Adjoining the chemist’s shop with its dusty windows, where specimens of the advertiser’s art showed sufferers from eczema scratching themselves furiously, a very different kind of shop attracted your attention, with its shining nickel plate and its photographs and sporting telegrams pasted on the plate glass. A machine which was the envy of all the male youth in Clochemerle occupied the place of honor in the window, a bicycle of the renowned Supéras make, and an exact counterpart, according to the catalogues, of the machines used by the most famous racing cyclists.
This shop belonged to the cycle dealer, Eugène Fadet, who was noted for the way in which he could take a flying leap on to the saddle of his bicycle, and for the supple activity of his riding which was considered to be the last word in elegance. Eugène had great influence among all the young lads in Clochemerle, who regarded his friendship as an honor. And this for several reasons. First, his very individual way of rumpling his cap and putting it on at a picturesque angle, of “giving himself a slant,” as he said. Then the cut of his hair at the nape of his neck, which was imitated but never successfully, the hairdresser at Clochemerle being able to bring it to such perfection only on Fadet’s head, the shape of which was specially adapted to that kind of gigolo smartness. Further, having formerly been a racing cyclist and an air mechanic, Fadet did not hesitate, in his fabulous stories which were continually being enhanced by repetition, to treat the celebrities of the racing track and of the air with a brotherly freedom of language. Chief among these stories was that of his great exploit, “the t
ime when I ran a close second to Ellegard, who was world champion at that time—I mean in 1911, at the ‘drome.” Then followed a description of the racing track, the wild enthusiasm of the gallery, and the remark made by the astonished Ellegard himself: “I had to go all out.” The youths of Clochemerle were never tired of listening to this story, which gave them visions of renown. They were always asking for it.

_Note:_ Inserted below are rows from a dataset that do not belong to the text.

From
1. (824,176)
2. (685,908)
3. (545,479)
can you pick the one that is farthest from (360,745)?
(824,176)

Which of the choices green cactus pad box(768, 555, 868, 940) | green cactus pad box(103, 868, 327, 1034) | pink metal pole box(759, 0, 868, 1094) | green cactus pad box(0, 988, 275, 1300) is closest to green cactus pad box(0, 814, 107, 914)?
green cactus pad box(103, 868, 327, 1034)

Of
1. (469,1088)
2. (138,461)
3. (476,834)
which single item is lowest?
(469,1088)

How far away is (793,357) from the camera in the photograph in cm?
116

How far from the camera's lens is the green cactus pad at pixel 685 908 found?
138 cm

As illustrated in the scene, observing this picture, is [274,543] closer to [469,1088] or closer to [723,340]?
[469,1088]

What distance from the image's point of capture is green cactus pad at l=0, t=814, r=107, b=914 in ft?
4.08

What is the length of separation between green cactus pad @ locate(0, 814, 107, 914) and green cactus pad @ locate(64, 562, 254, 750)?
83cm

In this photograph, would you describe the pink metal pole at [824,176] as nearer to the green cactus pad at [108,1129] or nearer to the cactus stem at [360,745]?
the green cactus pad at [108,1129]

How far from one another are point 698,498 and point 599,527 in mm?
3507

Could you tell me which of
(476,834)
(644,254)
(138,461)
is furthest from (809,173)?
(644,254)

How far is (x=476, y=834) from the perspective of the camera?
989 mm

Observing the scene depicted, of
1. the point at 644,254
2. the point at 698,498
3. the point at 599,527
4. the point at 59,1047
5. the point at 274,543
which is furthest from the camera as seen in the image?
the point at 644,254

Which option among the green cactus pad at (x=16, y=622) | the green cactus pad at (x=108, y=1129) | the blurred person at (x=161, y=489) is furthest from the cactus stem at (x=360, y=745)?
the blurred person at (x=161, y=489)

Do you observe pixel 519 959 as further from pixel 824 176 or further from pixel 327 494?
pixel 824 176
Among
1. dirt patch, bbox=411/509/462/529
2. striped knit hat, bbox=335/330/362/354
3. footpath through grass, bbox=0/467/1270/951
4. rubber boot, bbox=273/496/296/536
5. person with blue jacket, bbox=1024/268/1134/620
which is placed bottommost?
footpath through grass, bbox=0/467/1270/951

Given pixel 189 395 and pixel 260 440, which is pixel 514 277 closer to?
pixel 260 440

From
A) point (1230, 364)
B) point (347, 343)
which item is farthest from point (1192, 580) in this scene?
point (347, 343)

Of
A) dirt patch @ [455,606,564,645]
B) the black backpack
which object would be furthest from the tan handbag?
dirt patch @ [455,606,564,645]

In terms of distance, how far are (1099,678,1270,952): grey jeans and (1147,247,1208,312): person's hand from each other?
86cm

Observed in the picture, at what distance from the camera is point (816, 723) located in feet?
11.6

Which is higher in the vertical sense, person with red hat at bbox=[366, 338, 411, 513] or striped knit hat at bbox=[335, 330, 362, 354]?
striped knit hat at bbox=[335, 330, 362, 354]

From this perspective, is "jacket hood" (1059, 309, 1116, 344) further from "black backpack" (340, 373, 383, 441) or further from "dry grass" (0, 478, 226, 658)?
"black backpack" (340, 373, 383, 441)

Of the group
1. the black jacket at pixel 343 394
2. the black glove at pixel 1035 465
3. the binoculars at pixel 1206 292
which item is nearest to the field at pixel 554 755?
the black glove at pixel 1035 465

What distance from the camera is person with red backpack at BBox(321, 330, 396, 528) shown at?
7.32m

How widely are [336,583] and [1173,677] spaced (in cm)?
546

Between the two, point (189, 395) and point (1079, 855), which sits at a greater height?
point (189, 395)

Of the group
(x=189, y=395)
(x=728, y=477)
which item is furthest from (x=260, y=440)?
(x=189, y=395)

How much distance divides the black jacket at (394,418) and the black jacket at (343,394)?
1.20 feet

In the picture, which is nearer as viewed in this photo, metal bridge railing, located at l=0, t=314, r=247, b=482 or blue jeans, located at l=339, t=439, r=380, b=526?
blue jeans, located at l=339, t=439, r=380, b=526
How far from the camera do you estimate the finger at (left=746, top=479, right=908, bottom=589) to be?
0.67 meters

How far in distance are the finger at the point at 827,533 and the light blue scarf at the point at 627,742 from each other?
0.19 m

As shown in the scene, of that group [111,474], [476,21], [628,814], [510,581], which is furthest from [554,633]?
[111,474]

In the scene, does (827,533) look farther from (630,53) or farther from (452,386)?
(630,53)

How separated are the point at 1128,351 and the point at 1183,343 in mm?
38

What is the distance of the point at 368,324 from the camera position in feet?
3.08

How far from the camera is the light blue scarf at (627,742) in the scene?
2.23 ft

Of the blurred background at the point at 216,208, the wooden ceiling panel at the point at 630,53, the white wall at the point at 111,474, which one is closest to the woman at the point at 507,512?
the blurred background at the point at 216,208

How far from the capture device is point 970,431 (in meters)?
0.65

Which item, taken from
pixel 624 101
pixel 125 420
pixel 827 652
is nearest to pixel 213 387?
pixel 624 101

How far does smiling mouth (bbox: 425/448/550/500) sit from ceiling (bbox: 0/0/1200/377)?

“Tell us, Eugène, that day you ran second to Ellegard . . . tell us about it!”
Once again he would supply thrilling details, invariably ending with some such sentence as this:
“Well, you boys, which of you is buying me a drink?”
There was always some seventeen-year-old anxious to stand well with Eugène, who managed to find the required amount somewhere in the depths of his pockets. Before closing the shop door, Fadet would shout:
“Tine, I’ve got a job to see to!”
Then he would hasten to get outside as fast as he could. Often, however, not fast enough to escape being caught by the voice of a quarrelsome peevish woman—his wife, Léontine Fadet, calling out crossly:
“Off again drinking with those boys? And what about your work?”
An old frequenter of racing tracks and airdromes, who was teaching a whole band of youth “how to keep the girls in order” (“women have got to crawl if you’re to call yourself a man!”), a personage of such distinction could not allow his prestige to be thus publicly endangered.